Martin Wolf, l'editorialista del Financial Times, recentemente ha scritto un ottimo articolo sui tentativi di portare a esempio i Paesi baltici, in particolare la Lettonia, come prova del fatto che l'austerity funziona. Wolf in generale propone argomenti simili a quelli che ho già avanzato io in altre occasioni: il fatto che il Pil sia ancora largamente al di sotto del picco ante-crisi e il fatto che la disoccupazione rimanga molto alta nonostante un forte flusso migratorio verso altri Paesi.

Wolf aggiunge che per certi versi l'aggiustamento nei Paesi baltici è stato reso più facile dal fatto che si tratta di economie molto aperte che ancora non hanno raggiunto il tenore di vita dei Paesi occidentali, e questo significa che è relativamente facile determinare una crescita rapida delle esportazioni.

Vorrei però sollevare un altro punto. Chi elogia i risultati dei Paesi baltici di solito replica alle osservazioni di chi gli fa notare che la disoccupazione è ancora alta e il Pil nettamente al di sotto del picco ante-crisi sostenendo che i livelli di produzione e disoccupazione nel 2006 e nel 2007 erano frutto della bolla speculativa, e che non dobbiamo aspettarci che si possa tornare a quei livelli.

È una tesi molto spinosa, e probabilmente quelli che la sostengono non se ne rendono conto. Innanzitutto, l'idea che una bolla possa gonfiare il prodotto interno lordo e l'occupazione molto al di sopra del livello di sostenibilità è discutibile. È noto che le economie possono funzionare molto al di sotto della loro capacità produttiva, ma l'inverso è tutto da dimostrare. Anzi, è normale valutare le tendenze della capacità produttiva nell'interpolazione «da picco a picco» partendo dal presupposto che i valori massimi sono molto più simili tra loro dei valori minimi, e che una situazione di «iperoccupazione» può sì verificarsi, ma solo in una certa misura.

Applichiamo la tesi dei «baltofili» agli Stati Uniti degli anni 30. Dal 1929 al 1933 l'economia americana precipitò, mentre dal 1933 al 1936 crebbe a ritmi molto sostenuti.
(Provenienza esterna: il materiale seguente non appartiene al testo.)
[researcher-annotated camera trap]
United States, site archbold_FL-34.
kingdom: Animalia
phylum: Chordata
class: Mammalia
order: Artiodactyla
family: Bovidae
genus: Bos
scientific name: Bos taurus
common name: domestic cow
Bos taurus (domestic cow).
Nel 1935 il Pil aveva già superato il livello del 1924; nel 1936 aveva superato il livello del 1929. Significa che la Grande Depressione era finita e che gli Stati Uniti erano una grande success story? Quasi nessuno vi risponderebbe di sì: è fuori di dubbio che eravamo ancora molto più indietro di dove avremmo dovuto essere.

Ma c'è una falla logica ancora più grande nell'esaltazione dell'esperienza dei Paesi baltici, ed è l'affermazione che la Lettonia rappresenta la prova che l'austerità come risposta a un'economia gravemente depressa funziona. Ma se qualcuno fa notare che Pil e occupazione, nonostante la ripresa, sono ancora nettamente al di sotto dei livelli ante-crisi, si sente rispondere che quei livelli erano comunque insostenibili. Capite dov'è il problema? Gli apologeti del rigore, quando affermano che il picco ante-crisi non è un obiettivo realistico, in pratica stanno dicendo che la depressione dell'economia lettone in realtà non è mai stata profonda come si ritiene.

Io la penso diversamente, ma il punto è che non si può avere la botte piena e la moglie ubriaca: non si può affermare che l'unica soluzione per un'economia in difficoltà sia l'austerity e al tempo stesso giustificare la performance della Lettonia dicendo che il boom precedente era un'illusione.